Ao assistir ao debate sobre a publicização das listas das fichas sujas dos candidatos nas eleições, conclui pela limitação do debate. Aprendi com Douglas North, prêmio Nobel de Economia de 1993, que os países que mais se desenvolveram na história foram os que construíram os melhores sistemas jurídicos. E discutir apenas a questão de um mecanismo do sistema jurídico eleitoral como o uso da analise da ficha suja, sabendo dos caminhos protelatórios do sistema processual e de controle patrimonial brasileiro, sabemos que isto apenas não basta. Pois não adianta olharmos a questão apenas na ótica pessoal do candidato com ficha suja, se o resto do sistema continua permitindo a sua existência.
Assim sendo, não adianta verificar se a ficha está suja, se o processo de eleição dos membros das Câmaras Municipais e as Prefeituras continuam sob financiamento e controle paralelo dos grupos econômicos privados. Não adianta verificar se a ficha está suja, se o sistema de concessão de transporte coletivo continua sem licitação pública e o conselho de transporte coletivo continua sem o controle da sociedade e a participação dos sindicatos de trabalhadores, para verificar preço e qualidade.
A exemplo das concessões públicas dos meios de comunicação que não oferecem contrapartida em favor da nação e da liberdade. Não adianta olhar se a ficha está suja, se o plano diretor da cidade está sendo conduzido para valorizar a propriedade da terra de posse de grandes empreiteiras e imobiliárias. Não adianta verificar se o candidato tem ficha suja, se o sistema de licitação das empresas de coleta de lixo, das empresas que fazem obra e vendem produtos e serviços para as prefeituras continuam viciados e dirigidos. Não adianta verificar se a ficha está suja, se a aplicação dos recursos das aposentadorias dos servidores municipais está sendo dirigido aos bancos privados sem taxa de retorno para os contribuintes do sistema. Não adianta olhar se a ficha está suja, se empresas particulares continuam sendo contratados para fazer concursos frios para aprovarem parentes.

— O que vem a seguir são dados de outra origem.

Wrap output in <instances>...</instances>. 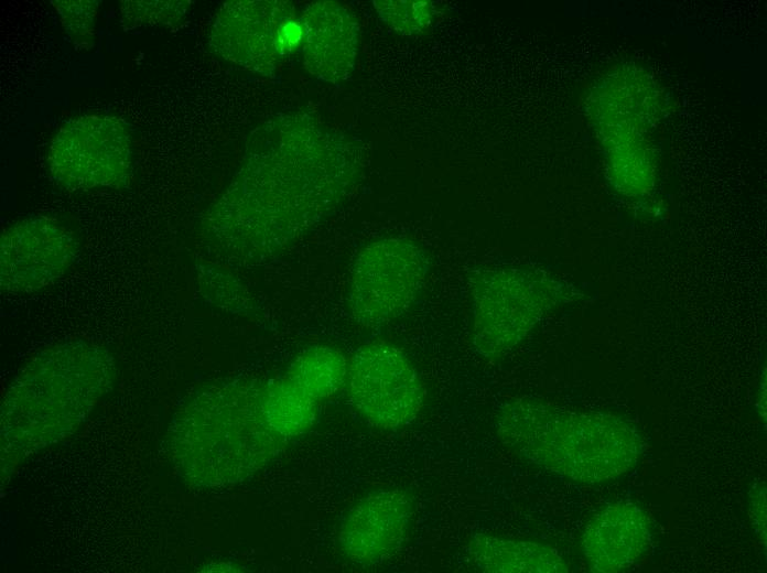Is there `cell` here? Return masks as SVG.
Here are the masks:
<instances>
[{"mask_svg":"<svg viewBox=\"0 0 767 573\" xmlns=\"http://www.w3.org/2000/svg\"><path fill=\"white\" fill-rule=\"evenodd\" d=\"M61 23L76 45L89 47L94 41L98 1H54Z\"/></svg>","mask_w":767,"mask_h":573,"instance_id":"cell-18","label":"cell"},{"mask_svg":"<svg viewBox=\"0 0 767 573\" xmlns=\"http://www.w3.org/2000/svg\"><path fill=\"white\" fill-rule=\"evenodd\" d=\"M545 277L512 268L486 269L472 280V345L496 360L521 343L561 298Z\"/></svg>","mask_w":767,"mask_h":573,"instance_id":"cell-4","label":"cell"},{"mask_svg":"<svg viewBox=\"0 0 767 573\" xmlns=\"http://www.w3.org/2000/svg\"><path fill=\"white\" fill-rule=\"evenodd\" d=\"M469 563L485 573H565L570 565L547 543L476 533L465 549Z\"/></svg>","mask_w":767,"mask_h":573,"instance_id":"cell-13","label":"cell"},{"mask_svg":"<svg viewBox=\"0 0 767 573\" xmlns=\"http://www.w3.org/2000/svg\"><path fill=\"white\" fill-rule=\"evenodd\" d=\"M318 406L283 376L264 382V410L271 426L287 440L312 428Z\"/></svg>","mask_w":767,"mask_h":573,"instance_id":"cell-15","label":"cell"},{"mask_svg":"<svg viewBox=\"0 0 767 573\" xmlns=\"http://www.w3.org/2000/svg\"><path fill=\"white\" fill-rule=\"evenodd\" d=\"M429 271L424 251L404 238H384L356 256L347 289L356 323L374 327L404 314L419 298Z\"/></svg>","mask_w":767,"mask_h":573,"instance_id":"cell-5","label":"cell"},{"mask_svg":"<svg viewBox=\"0 0 767 573\" xmlns=\"http://www.w3.org/2000/svg\"><path fill=\"white\" fill-rule=\"evenodd\" d=\"M348 359L337 348L315 345L303 350L283 377L320 404L346 387Z\"/></svg>","mask_w":767,"mask_h":573,"instance_id":"cell-14","label":"cell"},{"mask_svg":"<svg viewBox=\"0 0 767 573\" xmlns=\"http://www.w3.org/2000/svg\"><path fill=\"white\" fill-rule=\"evenodd\" d=\"M314 6L305 14V61L318 76L341 79L350 72L357 51L358 30L354 18L335 3Z\"/></svg>","mask_w":767,"mask_h":573,"instance_id":"cell-12","label":"cell"},{"mask_svg":"<svg viewBox=\"0 0 767 573\" xmlns=\"http://www.w3.org/2000/svg\"><path fill=\"white\" fill-rule=\"evenodd\" d=\"M47 163L64 188H117L130 176L132 140L117 117L89 113L63 123L51 140Z\"/></svg>","mask_w":767,"mask_h":573,"instance_id":"cell-6","label":"cell"},{"mask_svg":"<svg viewBox=\"0 0 767 573\" xmlns=\"http://www.w3.org/2000/svg\"><path fill=\"white\" fill-rule=\"evenodd\" d=\"M495 431L501 444L523 461L585 485L625 476L642 452L638 431L617 415L565 409L531 398L501 404Z\"/></svg>","mask_w":767,"mask_h":573,"instance_id":"cell-2","label":"cell"},{"mask_svg":"<svg viewBox=\"0 0 767 573\" xmlns=\"http://www.w3.org/2000/svg\"><path fill=\"white\" fill-rule=\"evenodd\" d=\"M175 430L183 473L207 486L246 479L289 442L271 426L264 382L256 381L229 382L199 393L183 409Z\"/></svg>","mask_w":767,"mask_h":573,"instance_id":"cell-3","label":"cell"},{"mask_svg":"<svg viewBox=\"0 0 767 573\" xmlns=\"http://www.w3.org/2000/svg\"><path fill=\"white\" fill-rule=\"evenodd\" d=\"M651 533L649 515L635 502L619 500L601 508L587 521L581 551L592 572H623L646 555Z\"/></svg>","mask_w":767,"mask_h":573,"instance_id":"cell-10","label":"cell"},{"mask_svg":"<svg viewBox=\"0 0 767 573\" xmlns=\"http://www.w3.org/2000/svg\"><path fill=\"white\" fill-rule=\"evenodd\" d=\"M349 401L371 426L398 430L421 413L426 390L417 368L396 345L375 340L358 347L348 359Z\"/></svg>","mask_w":767,"mask_h":573,"instance_id":"cell-7","label":"cell"},{"mask_svg":"<svg viewBox=\"0 0 767 573\" xmlns=\"http://www.w3.org/2000/svg\"><path fill=\"white\" fill-rule=\"evenodd\" d=\"M183 1H122V23L129 28L142 25H173L186 14Z\"/></svg>","mask_w":767,"mask_h":573,"instance_id":"cell-16","label":"cell"},{"mask_svg":"<svg viewBox=\"0 0 767 573\" xmlns=\"http://www.w3.org/2000/svg\"><path fill=\"white\" fill-rule=\"evenodd\" d=\"M356 174L349 153L327 162H250L212 208L207 227L226 255L264 260L339 203Z\"/></svg>","mask_w":767,"mask_h":573,"instance_id":"cell-1","label":"cell"},{"mask_svg":"<svg viewBox=\"0 0 767 573\" xmlns=\"http://www.w3.org/2000/svg\"><path fill=\"white\" fill-rule=\"evenodd\" d=\"M269 4L231 1L217 12L210 29V45L224 58L241 67L262 72L279 53L276 35L290 15L269 14Z\"/></svg>","mask_w":767,"mask_h":573,"instance_id":"cell-11","label":"cell"},{"mask_svg":"<svg viewBox=\"0 0 767 573\" xmlns=\"http://www.w3.org/2000/svg\"><path fill=\"white\" fill-rule=\"evenodd\" d=\"M748 517L759 542L766 543V486L755 484L749 491Z\"/></svg>","mask_w":767,"mask_h":573,"instance_id":"cell-19","label":"cell"},{"mask_svg":"<svg viewBox=\"0 0 767 573\" xmlns=\"http://www.w3.org/2000/svg\"><path fill=\"white\" fill-rule=\"evenodd\" d=\"M74 233L47 215H29L11 224L0 240V285L4 293L28 294L50 286L74 263Z\"/></svg>","mask_w":767,"mask_h":573,"instance_id":"cell-8","label":"cell"},{"mask_svg":"<svg viewBox=\"0 0 767 573\" xmlns=\"http://www.w3.org/2000/svg\"><path fill=\"white\" fill-rule=\"evenodd\" d=\"M379 15L395 30L415 34L425 30L434 17L433 6L428 1L376 2Z\"/></svg>","mask_w":767,"mask_h":573,"instance_id":"cell-17","label":"cell"},{"mask_svg":"<svg viewBox=\"0 0 767 573\" xmlns=\"http://www.w3.org/2000/svg\"><path fill=\"white\" fill-rule=\"evenodd\" d=\"M412 516L413 501L406 490L370 491L346 512L338 530L339 548L354 563H381L404 543Z\"/></svg>","mask_w":767,"mask_h":573,"instance_id":"cell-9","label":"cell"},{"mask_svg":"<svg viewBox=\"0 0 767 573\" xmlns=\"http://www.w3.org/2000/svg\"><path fill=\"white\" fill-rule=\"evenodd\" d=\"M305 37L303 22L295 20L292 15L287 18L279 26L276 35V47L279 55L289 53L296 48Z\"/></svg>","mask_w":767,"mask_h":573,"instance_id":"cell-20","label":"cell"}]
</instances>
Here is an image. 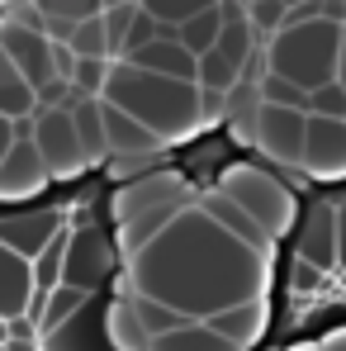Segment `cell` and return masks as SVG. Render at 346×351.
I'll return each mask as SVG.
<instances>
[{"label": "cell", "mask_w": 346, "mask_h": 351, "mask_svg": "<svg viewBox=\"0 0 346 351\" xmlns=\"http://www.w3.org/2000/svg\"><path fill=\"white\" fill-rule=\"evenodd\" d=\"M105 133H110V157H152L166 147L143 119H133L114 100H105Z\"/></svg>", "instance_id": "obj_13"}, {"label": "cell", "mask_w": 346, "mask_h": 351, "mask_svg": "<svg viewBox=\"0 0 346 351\" xmlns=\"http://www.w3.org/2000/svg\"><path fill=\"white\" fill-rule=\"evenodd\" d=\"M266 62H271L266 71H280L289 81H299L304 90L332 86V81H342V24L328 14H313V19L289 14L285 29L271 34Z\"/></svg>", "instance_id": "obj_3"}, {"label": "cell", "mask_w": 346, "mask_h": 351, "mask_svg": "<svg viewBox=\"0 0 346 351\" xmlns=\"http://www.w3.org/2000/svg\"><path fill=\"white\" fill-rule=\"evenodd\" d=\"M43 337V328L24 313V318H5V342H38Z\"/></svg>", "instance_id": "obj_32"}, {"label": "cell", "mask_w": 346, "mask_h": 351, "mask_svg": "<svg viewBox=\"0 0 346 351\" xmlns=\"http://www.w3.org/2000/svg\"><path fill=\"white\" fill-rule=\"evenodd\" d=\"M261 100H266V105H289V110H304V114H308L313 90H304L299 81H289L280 71H266V76H261Z\"/></svg>", "instance_id": "obj_25"}, {"label": "cell", "mask_w": 346, "mask_h": 351, "mask_svg": "<svg viewBox=\"0 0 346 351\" xmlns=\"http://www.w3.org/2000/svg\"><path fill=\"white\" fill-rule=\"evenodd\" d=\"M123 62H138V66L175 76V81H199V58L180 38H157V43H147L143 53H133V58H123Z\"/></svg>", "instance_id": "obj_17"}, {"label": "cell", "mask_w": 346, "mask_h": 351, "mask_svg": "<svg viewBox=\"0 0 346 351\" xmlns=\"http://www.w3.org/2000/svg\"><path fill=\"white\" fill-rule=\"evenodd\" d=\"M214 5H223V0H143V10H152L162 24H171V29H180V24H190L195 14H204V10H214Z\"/></svg>", "instance_id": "obj_26"}, {"label": "cell", "mask_w": 346, "mask_h": 351, "mask_svg": "<svg viewBox=\"0 0 346 351\" xmlns=\"http://www.w3.org/2000/svg\"><path fill=\"white\" fill-rule=\"evenodd\" d=\"M289 351H328L323 342H299V347H289Z\"/></svg>", "instance_id": "obj_35"}, {"label": "cell", "mask_w": 346, "mask_h": 351, "mask_svg": "<svg viewBox=\"0 0 346 351\" xmlns=\"http://www.w3.org/2000/svg\"><path fill=\"white\" fill-rule=\"evenodd\" d=\"M299 256H308L323 271H332L342 261L337 256V209H328V204L313 209V219L304 223V237H299Z\"/></svg>", "instance_id": "obj_19"}, {"label": "cell", "mask_w": 346, "mask_h": 351, "mask_svg": "<svg viewBox=\"0 0 346 351\" xmlns=\"http://www.w3.org/2000/svg\"><path fill=\"white\" fill-rule=\"evenodd\" d=\"M251 143L280 162V167H304V143H308V114L289 105H256L251 114Z\"/></svg>", "instance_id": "obj_8"}, {"label": "cell", "mask_w": 346, "mask_h": 351, "mask_svg": "<svg viewBox=\"0 0 346 351\" xmlns=\"http://www.w3.org/2000/svg\"><path fill=\"white\" fill-rule=\"evenodd\" d=\"M304 171L313 180H346V119L308 114Z\"/></svg>", "instance_id": "obj_10"}, {"label": "cell", "mask_w": 346, "mask_h": 351, "mask_svg": "<svg viewBox=\"0 0 346 351\" xmlns=\"http://www.w3.org/2000/svg\"><path fill=\"white\" fill-rule=\"evenodd\" d=\"M48 185H53V171L38 152L34 119H10V143H5V157H0V199L24 204V199H38Z\"/></svg>", "instance_id": "obj_5"}, {"label": "cell", "mask_w": 346, "mask_h": 351, "mask_svg": "<svg viewBox=\"0 0 346 351\" xmlns=\"http://www.w3.org/2000/svg\"><path fill=\"white\" fill-rule=\"evenodd\" d=\"M105 100H114V105H123L133 119H143L166 147L195 138V133L209 123L204 86H199V81H175V76L147 71V66L123 62V58H119L114 71H110Z\"/></svg>", "instance_id": "obj_2"}, {"label": "cell", "mask_w": 346, "mask_h": 351, "mask_svg": "<svg viewBox=\"0 0 346 351\" xmlns=\"http://www.w3.org/2000/svg\"><path fill=\"white\" fill-rule=\"evenodd\" d=\"M90 304H95V290H81V285H62V290H53L48 313H43V337L58 332V328H66L71 318H81Z\"/></svg>", "instance_id": "obj_22"}, {"label": "cell", "mask_w": 346, "mask_h": 351, "mask_svg": "<svg viewBox=\"0 0 346 351\" xmlns=\"http://www.w3.org/2000/svg\"><path fill=\"white\" fill-rule=\"evenodd\" d=\"M110 5H128V0H105V10H110Z\"/></svg>", "instance_id": "obj_38"}, {"label": "cell", "mask_w": 346, "mask_h": 351, "mask_svg": "<svg viewBox=\"0 0 346 351\" xmlns=\"http://www.w3.org/2000/svg\"><path fill=\"white\" fill-rule=\"evenodd\" d=\"M66 43L76 48V58H114V53H110V29H105V14L76 19Z\"/></svg>", "instance_id": "obj_24"}, {"label": "cell", "mask_w": 346, "mask_h": 351, "mask_svg": "<svg viewBox=\"0 0 346 351\" xmlns=\"http://www.w3.org/2000/svg\"><path fill=\"white\" fill-rule=\"evenodd\" d=\"M228 199H237L261 228L271 237H285L294 228V219H299V204H294V190H289L280 176H271L266 167H251V162H232L219 171L214 180Z\"/></svg>", "instance_id": "obj_4"}, {"label": "cell", "mask_w": 346, "mask_h": 351, "mask_svg": "<svg viewBox=\"0 0 346 351\" xmlns=\"http://www.w3.org/2000/svg\"><path fill=\"white\" fill-rule=\"evenodd\" d=\"M323 347L328 351H346V328H332V332L323 337Z\"/></svg>", "instance_id": "obj_34"}, {"label": "cell", "mask_w": 346, "mask_h": 351, "mask_svg": "<svg viewBox=\"0 0 346 351\" xmlns=\"http://www.w3.org/2000/svg\"><path fill=\"white\" fill-rule=\"evenodd\" d=\"M62 233H66V209H24L0 219V242L24 256H43Z\"/></svg>", "instance_id": "obj_11"}, {"label": "cell", "mask_w": 346, "mask_h": 351, "mask_svg": "<svg viewBox=\"0 0 346 351\" xmlns=\"http://www.w3.org/2000/svg\"><path fill=\"white\" fill-rule=\"evenodd\" d=\"M123 266H128L123 294H152L195 323L223 313L232 304L266 299V285H271V252L232 237L199 204V195L195 204L180 209V219L166 233H157Z\"/></svg>", "instance_id": "obj_1"}, {"label": "cell", "mask_w": 346, "mask_h": 351, "mask_svg": "<svg viewBox=\"0 0 346 351\" xmlns=\"http://www.w3.org/2000/svg\"><path fill=\"white\" fill-rule=\"evenodd\" d=\"M223 24H228V14H223V5H214V10L195 14L190 24H180V43H185L195 58H204V53H214V48H219V38H223Z\"/></svg>", "instance_id": "obj_21"}, {"label": "cell", "mask_w": 346, "mask_h": 351, "mask_svg": "<svg viewBox=\"0 0 346 351\" xmlns=\"http://www.w3.org/2000/svg\"><path fill=\"white\" fill-rule=\"evenodd\" d=\"M323 266H313L308 256H294V266H289V290H299V294H308V290H318L323 285Z\"/></svg>", "instance_id": "obj_31"}, {"label": "cell", "mask_w": 346, "mask_h": 351, "mask_svg": "<svg viewBox=\"0 0 346 351\" xmlns=\"http://www.w3.org/2000/svg\"><path fill=\"white\" fill-rule=\"evenodd\" d=\"M342 86H346V24H342Z\"/></svg>", "instance_id": "obj_36"}, {"label": "cell", "mask_w": 346, "mask_h": 351, "mask_svg": "<svg viewBox=\"0 0 346 351\" xmlns=\"http://www.w3.org/2000/svg\"><path fill=\"white\" fill-rule=\"evenodd\" d=\"M119 261H123L119 237H110L105 228H76L71 242H66V285L100 290Z\"/></svg>", "instance_id": "obj_9"}, {"label": "cell", "mask_w": 346, "mask_h": 351, "mask_svg": "<svg viewBox=\"0 0 346 351\" xmlns=\"http://www.w3.org/2000/svg\"><path fill=\"white\" fill-rule=\"evenodd\" d=\"M48 19H90L105 14V0H34Z\"/></svg>", "instance_id": "obj_29"}, {"label": "cell", "mask_w": 346, "mask_h": 351, "mask_svg": "<svg viewBox=\"0 0 346 351\" xmlns=\"http://www.w3.org/2000/svg\"><path fill=\"white\" fill-rule=\"evenodd\" d=\"M204 323L247 351V347H256V342L266 337V328H271V299H247V304H232V308L214 313V318H204Z\"/></svg>", "instance_id": "obj_14"}, {"label": "cell", "mask_w": 346, "mask_h": 351, "mask_svg": "<svg viewBox=\"0 0 346 351\" xmlns=\"http://www.w3.org/2000/svg\"><path fill=\"white\" fill-rule=\"evenodd\" d=\"M38 110H43L38 86L19 71V62L0 53V114L5 119H34Z\"/></svg>", "instance_id": "obj_18"}, {"label": "cell", "mask_w": 346, "mask_h": 351, "mask_svg": "<svg viewBox=\"0 0 346 351\" xmlns=\"http://www.w3.org/2000/svg\"><path fill=\"white\" fill-rule=\"evenodd\" d=\"M105 342H110V351H147V347H152V332L143 328L133 294L119 290L114 304L105 308Z\"/></svg>", "instance_id": "obj_15"}, {"label": "cell", "mask_w": 346, "mask_h": 351, "mask_svg": "<svg viewBox=\"0 0 346 351\" xmlns=\"http://www.w3.org/2000/svg\"><path fill=\"white\" fill-rule=\"evenodd\" d=\"M10 10H34V0H10Z\"/></svg>", "instance_id": "obj_37"}, {"label": "cell", "mask_w": 346, "mask_h": 351, "mask_svg": "<svg viewBox=\"0 0 346 351\" xmlns=\"http://www.w3.org/2000/svg\"><path fill=\"white\" fill-rule=\"evenodd\" d=\"M133 304H138V318H143V328H147L152 337H166V332H175V328L195 323V318H185L180 308L162 304V299H152V294H133Z\"/></svg>", "instance_id": "obj_23"}, {"label": "cell", "mask_w": 346, "mask_h": 351, "mask_svg": "<svg viewBox=\"0 0 346 351\" xmlns=\"http://www.w3.org/2000/svg\"><path fill=\"white\" fill-rule=\"evenodd\" d=\"M114 62H119V58H81V62H76V76H71V86H76L81 95H105Z\"/></svg>", "instance_id": "obj_28"}, {"label": "cell", "mask_w": 346, "mask_h": 351, "mask_svg": "<svg viewBox=\"0 0 346 351\" xmlns=\"http://www.w3.org/2000/svg\"><path fill=\"white\" fill-rule=\"evenodd\" d=\"M34 138H38V152H43L53 180H81L95 167V157H90L71 110H38L34 114Z\"/></svg>", "instance_id": "obj_6"}, {"label": "cell", "mask_w": 346, "mask_h": 351, "mask_svg": "<svg viewBox=\"0 0 346 351\" xmlns=\"http://www.w3.org/2000/svg\"><path fill=\"white\" fill-rule=\"evenodd\" d=\"M147 351H242L237 342H228L223 332H214L209 323H185L166 337H152Z\"/></svg>", "instance_id": "obj_20"}, {"label": "cell", "mask_w": 346, "mask_h": 351, "mask_svg": "<svg viewBox=\"0 0 346 351\" xmlns=\"http://www.w3.org/2000/svg\"><path fill=\"white\" fill-rule=\"evenodd\" d=\"M199 204H204V209H209V214H214V219H219V223H223L232 237H242V242H251V247L271 252V242H275V237L266 233V228H261V223H256V219H251V214H247L237 199H228L219 185H209V190L199 195Z\"/></svg>", "instance_id": "obj_16"}, {"label": "cell", "mask_w": 346, "mask_h": 351, "mask_svg": "<svg viewBox=\"0 0 346 351\" xmlns=\"http://www.w3.org/2000/svg\"><path fill=\"white\" fill-rule=\"evenodd\" d=\"M195 195H190V180L180 171H147V176H128V185H119L114 199H110V214L114 223H128L138 214H157V209H185Z\"/></svg>", "instance_id": "obj_7"}, {"label": "cell", "mask_w": 346, "mask_h": 351, "mask_svg": "<svg viewBox=\"0 0 346 351\" xmlns=\"http://www.w3.org/2000/svg\"><path fill=\"white\" fill-rule=\"evenodd\" d=\"M337 256L346 266V209H337Z\"/></svg>", "instance_id": "obj_33"}, {"label": "cell", "mask_w": 346, "mask_h": 351, "mask_svg": "<svg viewBox=\"0 0 346 351\" xmlns=\"http://www.w3.org/2000/svg\"><path fill=\"white\" fill-rule=\"evenodd\" d=\"M138 14H143V0H128V5H110V10H105V29H110V53H114V58H123Z\"/></svg>", "instance_id": "obj_27"}, {"label": "cell", "mask_w": 346, "mask_h": 351, "mask_svg": "<svg viewBox=\"0 0 346 351\" xmlns=\"http://www.w3.org/2000/svg\"><path fill=\"white\" fill-rule=\"evenodd\" d=\"M0 271H5V280H0V313L5 318H24L29 304H34V294H38L34 256H24V252H14V247L0 242Z\"/></svg>", "instance_id": "obj_12"}, {"label": "cell", "mask_w": 346, "mask_h": 351, "mask_svg": "<svg viewBox=\"0 0 346 351\" xmlns=\"http://www.w3.org/2000/svg\"><path fill=\"white\" fill-rule=\"evenodd\" d=\"M308 114H323V119H346V86L332 81V86H318L313 90V105Z\"/></svg>", "instance_id": "obj_30"}]
</instances>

Não adianta olhar se a ficha está suja, se as vigilâncias sanitárias, ambientais e do trabalho continuam sendo orientadas para serem omissas para favorecer maus empresários.
Assim, discutir apenas o tema ficha suja, sem discutir o sistema jurídico que permite o financiamento e o controle de grupos privados sobre o processo de eleição dos membros das Câmaras Municipais e Prefeituras é muitíssimo limitado. É hora sim de ampliarmos este debate.
Sabemos da evolução do processo democrático da gestão pública. A melhoria do sistema de controle com o fortalecimento do MPE, o aperfeiçoamento do TCE, a criação de Ouvidorias, a adoção da prática de orçamento participativo, a criação dos conselhos municipais de saúde, educação, meio ambiente, industrial, trabalho entre outros, mesmo que ainda, com sistemas de eleição dirigidos.
Sabemos que quando as vigilâncias sanitárias, ambientais e do trabalho municipal não funciona, temos congêneres estadual e federal que suprem a omissão. Mas sabemos que se não aprofundarmos o debate destes outros temas para ter melhores sistemas de controle democrático, continuaremos a evoluir de forma lenta e gradual. Por isso, além de debater a questão da pessoa do candidato ter ou não ficha suja, é preciso debater a implantação do financiamento público das campanhas eleitorais e mecanismos jurídicos de controle de gestão, como por exemplo, a regulamentação das formas de democracia direta através da consulta popular, como o referendo e o plebiscito.
Para isso precisamos lutar pela aprovação do projeto de lei n.º 4.718/2004, proposto pela OAB, com apoio da CNBB e do MST, em favor da ampliação da democracia direta e participativa, tirando das mãos do poder legislativo e executivo a exclusividade das decisões, para libertarmos as cidades do controle dos grupos econômicos privados e colocá-las a serviço de toda a sociedade.
Geraldo Serathiuk é advogado especializado em Direito Tributário pelo IBEJ/Pr.